Today I had to assemble more boxed sets to fill out the orders. Six year old Patch sat with me as I slid books into boxes. He’d wanted to help slide books into sleeves, but sometimes the books require coaxing to slide into place. Instead I handed him the note cards which are included in each set. As I finished each box, he would slide card into place. Then he lined the sets up very carefully. Eight year old Gleek was the one who helped with the shrink wrapping. She likes to run the heat gun which makes the plastic fit tightly over the sets. Then we cleared all of it off the kitchen table so that dinner and homework could take place.

As I restocked the shipping table in the unfinished storage room, I pondered once again the cottage industry we are running. In some ways what we have is the re-invention of the family farm. We have busy seasons and slow seasons. My kids measure their lives by these business seasons as much as they do by the seasonal weather outside. They remember the times that Mom and Dad are distracted and pushing to send a book off to print. They like book shipping because it provides work they get paid to do. Shipping season is also celebrated for the treat foods we eat because Mom and Dad are too busy to cook. Convention season is frequently hectic and often involves over night stays with friends and relatives. In our lives, business and family are all tied up together. I like it that way even if it is chaotic at times.

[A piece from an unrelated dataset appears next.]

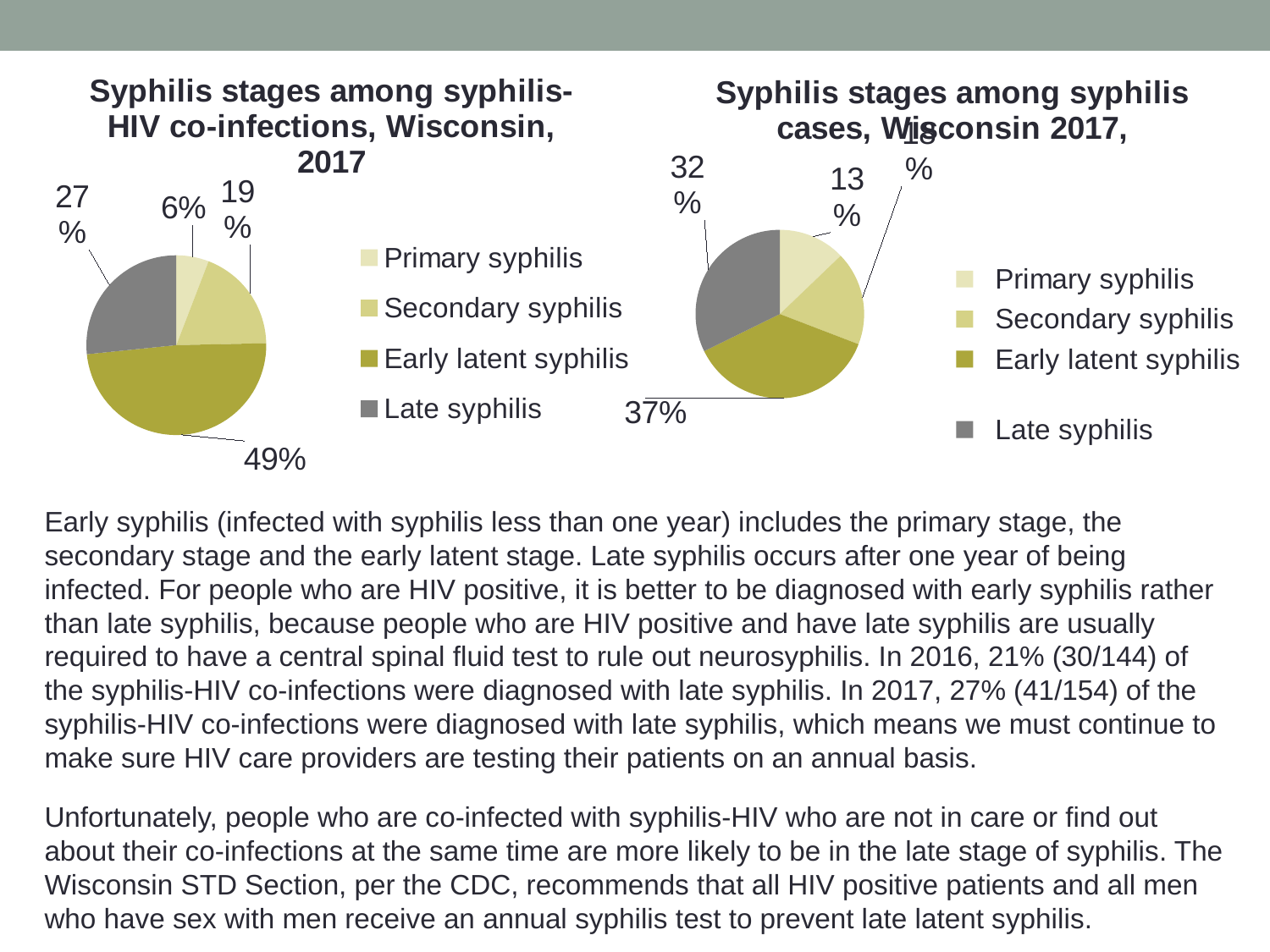
In the right chart (syphilis cases, Wisconsin 2017), what percentage is Early latent syphilis? 37% In the right chart (syphilis cases, Wisconsin 2017), what percentage is Primary syphilis? 13% In the left chart (syphilis-HIV co-infections), what percentage is Late syphilis? 27% What kind of chart is the left chart, 'Syphilis stages among syphilis-HIV co-infections, Wisconsin, 2017'? Pie chart In the left chart (syphilis-HIV co-infections), which syphilis stage has the largest slice? Early latent syphilis In the left chart (syphilis-HIV co-infections), how many percentage points larger is Early latent syphilis than Late syphilis? 22 percentage points In the left chart (syphilis-HIV co-infections), what percentage is Primary syphilis? 6% How many categories does the legend of the right chart, 'Syphilis stages among syphilis cases, Wisconsin 2017', list? 4 In the right chart (syphilis cases, Wisconsin 2017), what percentage is Late syphilis? 32% In the left chart (syphilis-HIV co-infections), what share of cases is Early latent syphilis? 49% In the left chart (syphilis-HIV co-infections), which syphilis stage has the smallest slice? Primary syphilis Is the Late syphilis share larger in the left chart (syphilis-HIV co-infections) or the right chart (all syphilis cases)? Right chart (all syphilis cases)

I sometimes wonder how my kids will look back on our family life. Will they consider it as an ideal to live up to, or will they take from it things that they do not want to replicate? I hope they’ll do both. For now we have orders to ship.

Link’s Teeth

Link came trudging toward the car after school, shoulders slumped, eyebrows fixed into a scowl. He met my eyes and for just a moment I saw the corner of his mouth quirk up. That was the only clue that all might not be as it appeared.

“Mom. I had a terrible day.” Link flopped himself into the seat next to me.

“Oh? I’m sorry to hear that. What happened.”

Link hunched over a little bit more. “I lost six teeth.”

This was nowhere on the list of probable causes for a bad day. Also, had I heard right? “What?”

“I lost six teeth.”

I looked over at my son. There was no sign of the slight smirk. He was looking at me, deadpan serious. Part of my brain was still convinced that I’d heard wrong. I knew he had a wiggly tooth. Losing a tooth would not be surprising, but six? Really? Then Link grinned at me. There were four teeth across the front surrounded on either side by huge gaps. Link also held up a little ziploc bag containing the teeth in question. Six teeth in one day.

A closer inspection showed that the new teeth are already showing through. Link won’t have the big gaps for very long. This is good, since he’s discovered that chewing is a bit of a challenge at the moment. Also he is very pleased with himself. Not only did he lose more teeth in one day than anyone else we’ve ever known, but he fooled his mom with the “I’m having a bad day” schtick.

Edited to add: The lost tooth count is up to seven. Link just pulled out one on the bottom. This one was not quite as ready to let go as the top teeth. Link was just enthusiastic. None of the rest are even remotely wiggly and I have commanded him to leave them alone. I guess he was just overdue on losing a bunch of teeth.